Find out about key areas of our commodity markets regulation, including recognised bodies, warehousing, market abuse and actions we take.
Recognised Bodies
Recognised Bodies are exempt under the Financial Services and Markets Act 2000 (FSMA) from the requirement to obtain authorisation provided they remain within the boundaries of their exemption.
Recognised Investment Exchanges (RIEs) are one type of Recognised Body. RIEs are subject to the Recognition Requirements set out in secondary legislation, which is supplemented by our guidance within the FCA Handbook in the REC sourcebook.

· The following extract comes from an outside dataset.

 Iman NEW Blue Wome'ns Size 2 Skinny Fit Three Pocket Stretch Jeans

The three RIEs that offer trading in commodity derivatives are a primary focus of our interaction with the commodity markets:
- ICE Futures Europe
- LIFFE
- London Metal Exchange (LME)
RIEs are considered front-line regulators of the markets they operate. They have each taken various steps to enhance market oversight since the introduction of the Markets in Financial Instruments Directive (MiFID) in 2007.
Warehousing
The operation of warehouses licensed by RIEs is not a regulated activity. However, we have a formal interest in warehousing because of the role it plays in ensuring that those RIE derivatives contracts that incorporate warehouse arrangements are anchored to the price of the underlying product and have effective settlement arrangements.

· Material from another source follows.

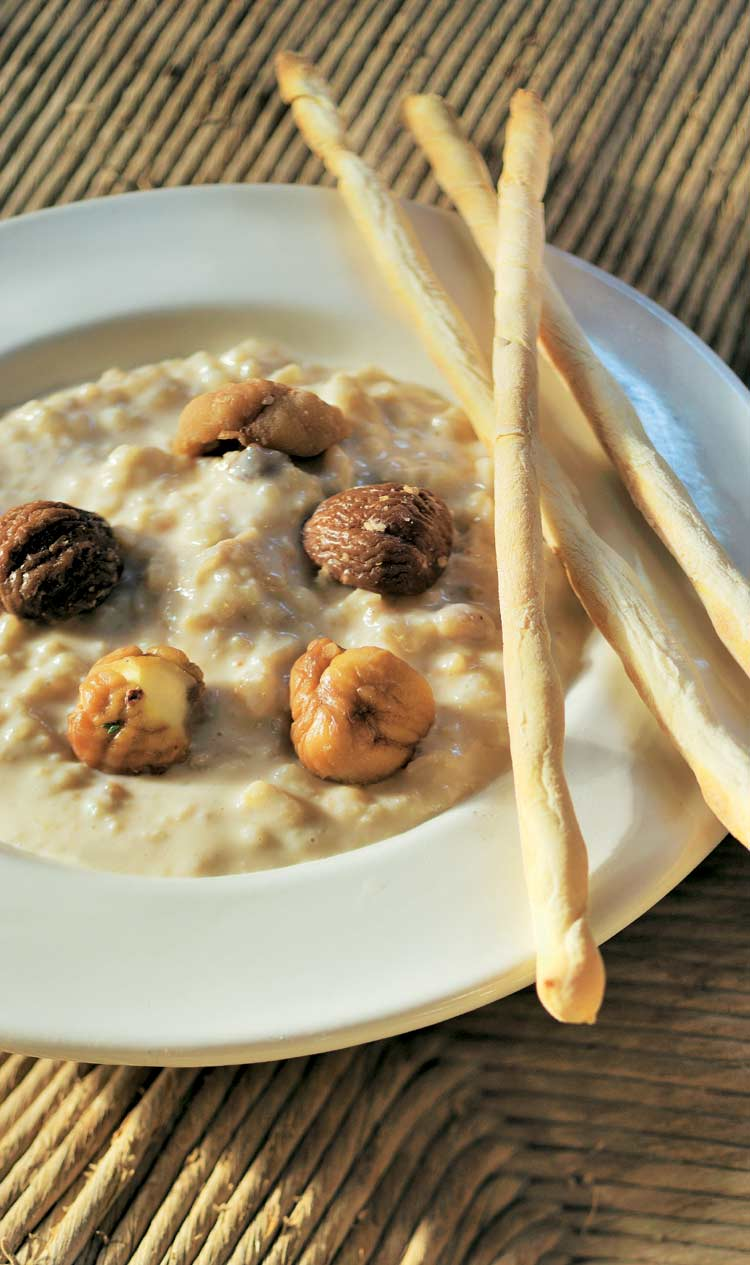 Sopa de arroz con leche y castañas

RIEs have a contractual relationship with the warehouses and have terms and conditions by which the warehouses must abide.

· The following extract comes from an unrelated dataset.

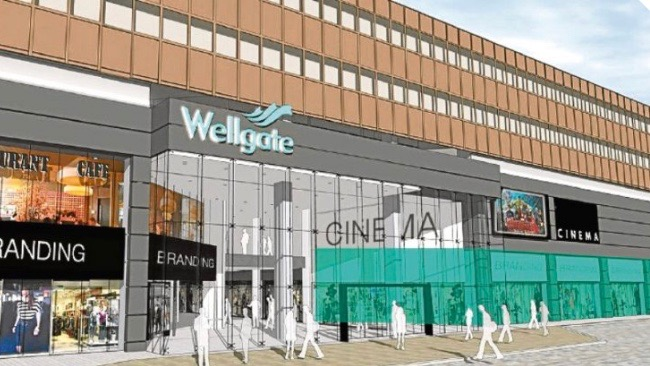 New cinema plan from The Light could bring first IMAX screen to Dundee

Multilateral trading facilities
MiFID introduced the regulatory classification of Multilateral Trading Facilities (MTFs), which granted specific permission to investment firms or market operators to facilitate multilateral deals in investments on a trading venue.
This regime closely follows the existing FSA domestic regime for Alternative Trading Systems (ATSs). MTFs are subject to the FCA Handbook provisions for MTFs, which are set out in MAR 5.
Regulating market participants
MiFID firms active in the commodity derivative markets are subject to MiFID in the same way as other investment firms.
The exception is that MiFID firms whose main business consists exclusively of providing investment services or activities in relation to commodity derivatives (and that meet certain other conditions) can be exempted from certain capital requirements under the Capital Requirements Directive. This exemption is due to expire at the end of 2017.
We have bespoke arrangements for supervising specialist firms in the commodity markets, particularly energy market participants (EMPs) and oil market participants (OMPs). These arrangements are concessions to the full firm supervision regime and focus on the prudential treatment of firms.
Our conduct of business requirements still apply, subject to certain derogations if the firm is not a MiFID firm.
Market abuse
The FSA published its Code of Market Conduct (the Code) in 2001. The scope of the Code was linked to ‘qualifying investments admitted to trading on a prescribed market’, which from the outset included all RIEs, including those which offered trading in commodity derivatives.
Since the implementation of MiFID in 2007, commodities RIEs have been treated as Regulated Markets, which in turn brought them under the scope of the Market Abuse Directive (MAD).
We concluded our first enforcement action in commodities as the FCA in 2013.
We previously took enforcement action as the FSA on several occasions in relation to commodity market behaviour.